* Start Given text *

This proposal recommends that resolvers explicitly query the child zone’s nameservers and cache this information in preference to the data obtained from the parent. If the zone is DNSSEC-signed, then the child-side NS records are signed, and if the parent-side NS records are attempting to misdirect the resolver, this misdirection can be detected through validation failure (the parent-side DS record, signed by the parent, is the indicator of a signed child zone). On the other hand, if the zone is unsigned, or the resolver is not performing DNSSEC validation, then a parent side misdirection will lead to the ‘wrong’ child zone, and frankly, it’s no more credible than the parent zone values. I am not convinced of the need to perform this operation for unsigned zones, and for signed zones, it’s the ultimate response that matters, not how the resolver got there.
Current work
CDS consistency — draft-ietf-dnsop-cds-consistency
One of the active areas of development in the world of DNSSEC has been in the passing of information from the domain administrator (the ‘child’ domain) to the domain that holds the delegation (the ‘parent’ domain). This is typically performed today with various provisioning steps, using Provisioning Protocols (Such as EPP — RFC 5730). However, the observation is that when a domain is DNSSEC signed, then the authenticity of the information can be validated by performing a validation of the signed resource record.

* End Given text *
* Start Extracted data *

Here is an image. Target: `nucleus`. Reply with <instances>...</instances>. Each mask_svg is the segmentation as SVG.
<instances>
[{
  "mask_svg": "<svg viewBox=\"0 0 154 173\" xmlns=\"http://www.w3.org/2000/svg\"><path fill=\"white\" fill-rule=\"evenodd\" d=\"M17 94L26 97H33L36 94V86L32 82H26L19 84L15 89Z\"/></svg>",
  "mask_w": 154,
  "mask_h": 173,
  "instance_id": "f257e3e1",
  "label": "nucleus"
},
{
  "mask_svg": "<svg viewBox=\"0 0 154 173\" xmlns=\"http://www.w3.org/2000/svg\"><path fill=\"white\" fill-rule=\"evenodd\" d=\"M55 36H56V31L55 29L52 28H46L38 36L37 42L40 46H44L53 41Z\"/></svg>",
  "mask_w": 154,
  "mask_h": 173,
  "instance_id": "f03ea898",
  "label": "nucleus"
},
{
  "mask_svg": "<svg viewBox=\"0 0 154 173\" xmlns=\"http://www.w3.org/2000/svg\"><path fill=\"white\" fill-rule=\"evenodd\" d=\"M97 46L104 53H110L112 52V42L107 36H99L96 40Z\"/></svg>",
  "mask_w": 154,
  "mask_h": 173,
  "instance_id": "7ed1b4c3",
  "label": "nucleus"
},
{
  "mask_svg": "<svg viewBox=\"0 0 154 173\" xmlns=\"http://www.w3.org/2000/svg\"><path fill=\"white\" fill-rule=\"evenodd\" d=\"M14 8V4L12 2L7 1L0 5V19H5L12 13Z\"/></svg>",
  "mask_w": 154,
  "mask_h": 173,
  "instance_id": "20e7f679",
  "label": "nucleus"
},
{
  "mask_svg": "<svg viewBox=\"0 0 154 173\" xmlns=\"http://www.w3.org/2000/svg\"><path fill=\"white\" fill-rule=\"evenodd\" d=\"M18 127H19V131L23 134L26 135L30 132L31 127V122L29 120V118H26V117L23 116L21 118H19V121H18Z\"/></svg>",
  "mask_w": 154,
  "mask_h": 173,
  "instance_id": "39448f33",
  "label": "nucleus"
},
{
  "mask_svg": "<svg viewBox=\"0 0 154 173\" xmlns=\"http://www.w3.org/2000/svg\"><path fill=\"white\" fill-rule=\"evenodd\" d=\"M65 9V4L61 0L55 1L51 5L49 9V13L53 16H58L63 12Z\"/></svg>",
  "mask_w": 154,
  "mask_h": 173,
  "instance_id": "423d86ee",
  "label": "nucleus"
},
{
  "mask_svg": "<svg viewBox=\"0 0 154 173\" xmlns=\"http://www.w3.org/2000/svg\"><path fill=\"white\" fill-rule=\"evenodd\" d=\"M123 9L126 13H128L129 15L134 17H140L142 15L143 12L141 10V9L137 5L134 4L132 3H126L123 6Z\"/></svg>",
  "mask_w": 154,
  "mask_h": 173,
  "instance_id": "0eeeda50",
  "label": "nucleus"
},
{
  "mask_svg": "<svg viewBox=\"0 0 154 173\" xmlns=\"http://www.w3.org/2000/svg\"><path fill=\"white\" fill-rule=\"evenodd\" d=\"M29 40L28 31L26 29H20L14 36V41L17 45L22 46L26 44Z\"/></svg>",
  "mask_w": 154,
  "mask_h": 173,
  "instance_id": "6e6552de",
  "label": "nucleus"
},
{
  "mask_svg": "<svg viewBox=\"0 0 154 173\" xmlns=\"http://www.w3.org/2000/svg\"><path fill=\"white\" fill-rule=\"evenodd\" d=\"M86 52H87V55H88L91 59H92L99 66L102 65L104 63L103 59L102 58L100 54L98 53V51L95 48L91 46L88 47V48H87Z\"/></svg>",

* End Extracted data *

Written request 1:
Condense the paragraph of the DNSSEC text that begins "One of the active areas of development" into a short bulleted list that keeps its main facts.
Written request 2:
Reproduce the DNSSEC text word for word, beginning at the words that contain "Current work" and stopping after "signed resource record.".

Task response 1:
- A key area of DNSSEC development is passing information from the domain administrator (the "child" domain) to the domain holding the delegation (the "parent" domain).
- Today this is typically handled through provisioning steps using Provisioning Protocols such as EPP (RFC 5730).
- When a domain is DNSSEC-signed, the authenticity of that information can be checked by validating the signed resource record.

Task response 2:
Current work
CDS consistency — draft-ietf-dnsop-cds-consistency
One of the active areas of development in the world of DNSSEC has been in the passing of information from the domain administrator (the ‘child’ domain) to the domain that holds the delegation (the ‘parent’ domain). This is typically performed today with various provisioning steps, using Provisioning Protocols (Such as EPP — RFC 5730). However, the observation is that when a domain is DNSSEC signed, then the authenticity of the information can be validated by performing a validation of the signed resource record.